■ **SELECTED EXCERPT**:

* * * * * * * * *

Bernie Sanders climate crisis International

Bernie Sanders: This Year Is Set to be the Hottest in History. Congress Must Act Now

If there is not bold, immediate action to address the climate crisis, the quality of life that we are leaving our kids is very much in question
California Wildfires, September 2, 2017 fire in the hills above Burbank, California (Elliott Cowand Jr. / Flickr)

By Bernie Sanders / The Guardian

Editor’s Note: The following are excepts from Bernie Sanders’ latest column with The Guardian, in which he discusses the devastating consequences of climate change to our planet and urges the public to stop denying this obvious reality.

The last eight years have been the eight hottest on record. This year is on track to be the hottest year in recorded history, and this Fourth of July might have been the hottest day in the past 125,000 years.

Climate change is ravaging the planet. We are now seeing floods, droughts, extreme weather disturbances and wild fires causing unprecedented damage. If there is not bold, immediate and united action by governments throughout the world, the quality of life that we are leaving our kids and future generations is very much in question.

* * * * * * * * *

Extracted data entries:
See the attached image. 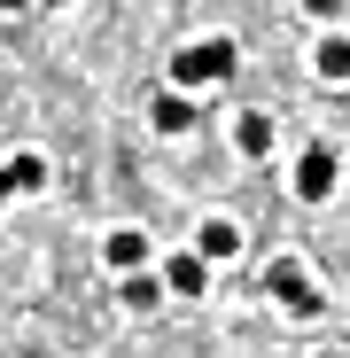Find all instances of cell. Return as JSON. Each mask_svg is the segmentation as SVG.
<instances>
[{
  "instance_id": "15",
  "label": "cell",
  "mask_w": 350,
  "mask_h": 358,
  "mask_svg": "<svg viewBox=\"0 0 350 358\" xmlns=\"http://www.w3.org/2000/svg\"><path fill=\"white\" fill-rule=\"evenodd\" d=\"M319 358H335V350H319Z\"/></svg>"
},
{
  "instance_id": "4",
  "label": "cell",
  "mask_w": 350,
  "mask_h": 358,
  "mask_svg": "<svg viewBox=\"0 0 350 358\" xmlns=\"http://www.w3.org/2000/svg\"><path fill=\"white\" fill-rule=\"evenodd\" d=\"M101 250H109V265H117V273H148V234H140V226H117Z\"/></svg>"
},
{
  "instance_id": "5",
  "label": "cell",
  "mask_w": 350,
  "mask_h": 358,
  "mask_svg": "<svg viewBox=\"0 0 350 358\" xmlns=\"http://www.w3.org/2000/svg\"><path fill=\"white\" fill-rule=\"evenodd\" d=\"M233 148H242V156H272V117L265 109H242V117H233Z\"/></svg>"
},
{
  "instance_id": "2",
  "label": "cell",
  "mask_w": 350,
  "mask_h": 358,
  "mask_svg": "<svg viewBox=\"0 0 350 358\" xmlns=\"http://www.w3.org/2000/svg\"><path fill=\"white\" fill-rule=\"evenodd\" d=\"M265 296L288 304V312H319V296H312V280H304L296 257H272V265H265Z\"/></svg>"
},
{
  "instance_id": "6",
  "label": "cell",
  "mask_w": 350,
  "mask_h": 358,
  "mask_svg": "<svg viewBox=\"0 0 350 358\" xmlns=\"http://www.w3.org/2000/svg\"><path fill=\"white\" fill-rule=\"evenodd\" d=\"M195 242H203L195 257H203V265H218V257H233V250H242V226H233V218H203V234H195Z\"/></svg>"
},
{
  "instance_id": "8",
  "label": "cell",
  "mask_w": 350,
  "mask_h": 358,
  "mask_svg": "<svg viewBox=\"0 0 350 358\" xmlns=\"http://www.w3.org/2000/svg\"><path fill=\"white\" fill-rule=\"evenodd\" d=\"M203 280H210V265H203L195 250H187V257H171V265H163V288H171V296H203Z\"/></svg>"
},
{
  "instance_id": "1",
  "label": "cell",
  "mask_w": 350,
  "mask_h": 358,
  "mask_svg": "<svg viewBox=\"0 0 350 358\" xmlns=\"http://www.w3.org/2000/svg\"><path fill=\"white\" fill-rule=\"evenodd\" d=\"M233 71H242V47H233V39H195L187 55H171V86H218V78H233Z\"/></svg>"
},
{
  "instance_id": "11",
  "label": "cell",
  "mask_w": 350,
  "mask_h": 358,
  "mask_svg": "<svg viewBox=\"0 0 350 358\" xmlns=\"http://www.w3.org/2000/svg\"><path fill=\"white\" fill-rule=\"evenodd\" d=\"M117 296H125L133 312H148L156 296H163V280H156V273H125V288H117Z\"/></svg>"
},
{
  "instance_id": "12",
  "label": "cell",
  "mask_w": 350,
  "mask_h": 358,
  "mask_svg": "<svg viewBox=\"0 0 350 358\" xmlns=\"http://www.w3.org/2000/svg\"><path fill=\"white\" fill-rule=\"evenodd\" d=\"M304 8H312V16H319V24H327V16H335V8H342V0H304Z\"/></svg>"
},
{
  "instance_id": "10",
  "label": "cell",
  "mask_w": 350,
  "mask_h": 358,
  "mask_svg": "<svg viewBox=\"0 0 350 358\" xmlns=\"http://www.w3.org/2000/svg\"><path fill=\"white\" fill-rule=\"evenodd\" d=\"M0 171H8V187H47V156H8V164H0Z\"/></svg>"
},
{
  "instance_id": "7",
  "label": "cell",
  "mask_w": 350,
  "mask_h": 358,
  "mask_svg": "<svg viewBox=\"0 0 350 358\" xmlns=\"http://www.w3.org/2000/svg\"><path fill=\"white\" fill-rule=\"evenodd\" d=\"M312 71H319L327 86H342V78H350V39H342V31H327V39L312 47Z\"/></svg>"
},
{
  "instance_id": "3",
  "label": "cell",
  "mask_w": 350,
  "mask_h": 358,
  "mask_svg": "<svg viewBox=\"0 0 350 358\" xmlns=\"http://www.w3.org/2000/svg\"><path fill=\"white\" fill-rule=\"evenodd\" d=\"M335 179H342L335 148H327V141H312V148H304V164H296V195H304V203H327V195H335Z\"/></svg>"
},
{
  "instance_id": "14",
  "label": "cell",
  "mask_w": 350,
  "mask_h": 358,
  "mask_svg": "<svg viewBox=\"0 0 350 358\" xmlns=\"http://www.w3.org/2000/svg\"><path fill=\"white\" fill-rule=\"evenodd\" d=\"M0 8H24V0H0Z\"/></svg>"
},
{
  "instance_id": "13",
  "label": "cell",
  "mask_w": 350,
  "mask_h": 358,
  "mask_svg": "<svg viewBox=\"0 0 350 358\" xmlns=\"http://www.w3.org/2000/svg\"><path fill=\"white\" fill-rule=\"evenodd\" d=\"M8 195H16V187H8V171H0V203H8Z\"/></svg>"
},
{
  "instance_id": "9",
  "label": "cell",
  "mask_w": 350,
  "mask_h": 358,
  "mask_svg": "<svg viewBox=\"0 0 350 358\" xmlns=\"http://www.w3.org/2000/svg\"><path fill=\"white\" fill-rule=\"evenodd\" d=\"M148 117H156V133H187V125H195L187 94H156V109H148Z\"/></svg>"
}]
</instances>
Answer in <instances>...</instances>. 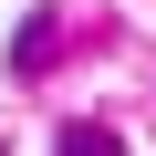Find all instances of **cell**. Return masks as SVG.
I'll return each mask as SVG.
<instances>
[{
  "label": "cell",
  "instance_id": "6da1fadb",
  "mask_svg": "<svg viewBox=\"0 0 156 156\" xmlns=\"http://www.w3.org/2000/svg\"><path fill=\"white\" fill-rule=\"evenodd\" d=\"M52 156H125V135H104V125H62Z\"/></svg>",
  "mask_w": 156,
  "mask_h": 156
}]
</instances>
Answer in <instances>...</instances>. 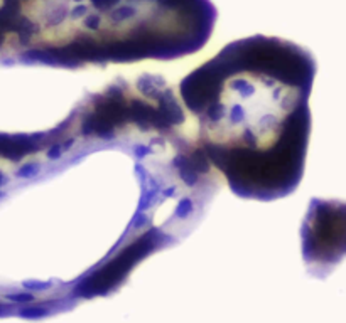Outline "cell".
<instances>
[{
	"label": "cell",
	"instance_id": "obj_1",
	"mask_svg": "<svg viewBox=\"0 0 346 323\" xmlns=\"http://www.w3.org/2000/svg\"><path fill=\"white\" fill-rule=\"evenodd\" d=\"M164 78H118L0 148V301L43 318L113 295L195 229L219 180Z\"/></svg>",
	"mask_w": 346,
	"mask_h": 323
},
{
	"label": "cell",
	"instance_id": "obj_2",
	"mask_svg": "<svg viewBox=\"0 0 346 323\" xmlns=\"http://www.w3.org/2000/svg\"><path fill=\"white\" fill-rule=\"evenodd\" d=\"M316 67L306 47L257 34L230 42L181 79L196 145L235 195L272 202L299 187Z\"/></svg>",
	"mask_w": 346,
	"mask_h": 323
},
{
	"label": "cell",
	"instance_id": "obj_4",
	"mask_svg": "<svg viewBox=\"0 0 346 323\" xmlns=\"http://www.w3.org/2000/svg\"><path fill=\"white\" fill-rule=\"evenodd\" d=\"M302 237L304 258L311 273L328 276L346 256V202L314 199Z\"/></svg>",
	"mask_w": 346,
	"mask_h": 323
},
{
	"label": "cell",
	"instance_id": "obj_3",
	"mask_svg": "<svg viewBox=\"0 0 346 323\" xmlns=\"http://www.w3.org/2000/svg\"><path fill=\"white\" fill-rule=\"evenodd\" d=\"M216 24L209 0H20L0 66H88L196 54Z\"/></svg>",
	"mask_w": 346,
	"mask_h": 323
}]
</instances>
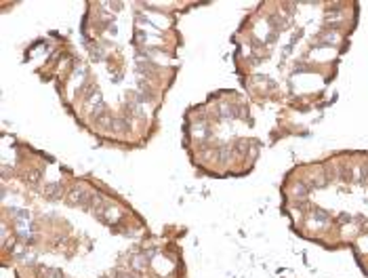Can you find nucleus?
Masks as SVG:
<instances>
[{"mask_svg":"<svg viewBox=\"0 0 368 278\" xmlns=\"http://www.w3.org/2000/svg\"><path fill=\"white\" fill-rule=\"evenodd\" d=\"M339 40V34L333 30V27H326V30H322L318 36H316V43L314 45H320V47H330Z\"/></svg>","mask_w":368,"mask_h":278,"instance_id":"f03ea898","label":"nucleus"},{"mask_svg":"<svg viewBox=\"0 0 368 278\" xmlns=\"http://www.w3.org/2000/svg\"><path fill=\"white\" fill-rule=\"evenodd\" d=\"M95 196H97L95 192H91V190H87V188H82V186H76V188H72V190H69V192L65 194V202H67L69 206L93 208V204H95Z\"/></svg>","mask_w":368,"mask_h":278,"instance_id":"f257e3e1","label":"nucleus"},{"mask_svg":"<svg viewBox=\"0 0 368 278\" xmlns=\"http://www.w3.org/2000/svg\"><path fill=\"white\" fill-rule=\"evenodd\" d=\"M311 217H314L318 224H328L330 221V215L326 211H322V208H314V211H311Z\"/></svg>","mask_w":368,"mask_h":278,"instance_id":"1a4fd4ad","label":"nucleus"},{"mask_svg":"<svg viewBox=\"0 0 368 278\" xmlns=\"http://www.w3.org/2000/svg\"><path fill=\"white\" fill-rule=\"evenodd\" d=\"M358 182L368 186V164H360L358 166Z\"/></svg>","mask_w":368,"mask_h":278,"instance_id":"9d476101","label":"nucleus"},{"mask_svg":"<svg viewBox=\"0 0 368 278\" xmlns=\"http://www.w3.org/2000/svg\"><path fill=\"white\" fill-rule=\"evenodd\" d=\"M295 198H299V200H307V196H309V192H311V188L307 186V182L303 179V182H299V184H295Z\"/></svg>","mask_w":368,"mask_h":278,"instance_id":"423d86ee","label":"nucleus"},{"mask_svg":"<svg viewBox=\"0 0 368 278\" xmlns=\"http://www.w3.org/2000/svg\"><path fill=\"white\" fill-rule=\"evenodd\" d=\"M131 127H133V122H131L129 116H116V118H114V124H112V129L118 131V133H122V135L129 133Z\"/></svg>","mask_w":368,"mask_h":278,"instance_id":"20e7f679","label":"nucleus"},{"mask_svg":"<svg viewBox=\"0 0 368 278\" xmlns=\"http://www.w3.org/2000/svg\"><path fill=\"white\" fill-rule=\"evenodd\" d=\"M232 148H234V152H238V154L244 156L246 152H250V142H248V139H238Z\"/></svg>","mask_w":368,"mask_h":278,"instance_id":"6e6552de","label":"nucleus"},{"mask_svg":"<svg viewBox=\"0 0 368 278\" xmlns=\"http://www.w3.org/2000/svg\"><path fill=\"white\" fill-rule=\"evenodd\" d=\"M91 55H93V59H105L107 49L105 47H91Z\"/></svg>","mask_w":368,"mask_h":278,"instance_id":"9b49d317","label":"nucleus"},{"mask_svg":"<svg viewBox=\"0 0 368 278\" xmlns=\"http://www.w3.org/2000/svg\"><path fill=\"white\" fill-rule=\"evenodd\" d=\"M232 152H234V148H232L230 144H223V146H219V148H217L215 154H217V158H219V160H223V162H225V160H230V158H232Z\"/></svg>","mask_w":368,"mask_h":278,"instance_id":"0eeeda50","label":"nucleus"},{"mask_svg":"<svg viewBox=\"0 0 368 278\" xmlns=\"http://www.w3.org/2000/svg\"><path fill=\"white\" fill-rule=\"evenodd\" d=\"M63 194H65V188H63V184H61V182H55V184L45 186V198H47V200H51V202L59 200V198L63 196Z\"/></svg>","mask_w":368,"mask_h":278,"instance_id":"7ed1b4c3","label":"nucleus"},{"mask_svg":"<svg viewBox=\"0 0 368 278\" xmlns=\"http://www.w3.org/2000/svg\"><path fill=\"white\" fill-rule=\"evenodd\" d=\"M116 278H139L135 272H116Z\"/></svg>","mask_w":368,"mask_h":278,"instance_id":"f8f14e48","label":"nucleus"},{"mask_svg":"<svg viewBox=\"0 0 368 278\" xmlns=\"http://www.w3.org/2000/svg\"><path fill=\"white\" fill-rule=\"evenodd\" d=\"M126 110H129V114L139 118V120H145V112H143V106H141L137 99H133L131 103H126Z\"/></svg>","mask_w":368,"mask_h":278,"instance_id":"39448f33","label":"nucleus"}]
</instances>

* * * * * * * * *

■ **WRITTEN PROBLEM 1**:
Copy out the passage of the climate crisis column word for word, starting with "Editor’s Note: The" and going on through "past 125,000 years.".
■ **WRITTEN PROBLEM 2**:
Pick up the climate crisis column after its last sentence and keep writing it.

■ **TASK RESULT 1**:
Editor’s Note: The following are excepts from Bernie Sanders’ latest column with The Guardian, in which he discusses the devastating consequences of climate change to our planet and urges the public to stop denying this obvious reality.

The last eight years have been the eight hottest on record. This year is on track to be the hottest year in recorded history, and this Fourth of July might have been the hottest day in the past 125,000 years.

■ **TASK RESULT 2**:
In the short term, we will be looking at more melting of the Arctic ice caps, rising sea levels and increased flooding. We will experience more drought and a decrease in food production. We will see major damage caused by intense storms, tornadoes and other extreme weather disturbances. We will see a decline in economic activity and the migration of millions of people as a result of water shortages. We will see a major disruption in all forms of marine life as a result of warming sea water and the acidification of the oceans.

It is no great secret that human beings are not particularly anxious to address painful realities – especially when it requires taking on powerful special interests like the fossil fuel industry. This time we must.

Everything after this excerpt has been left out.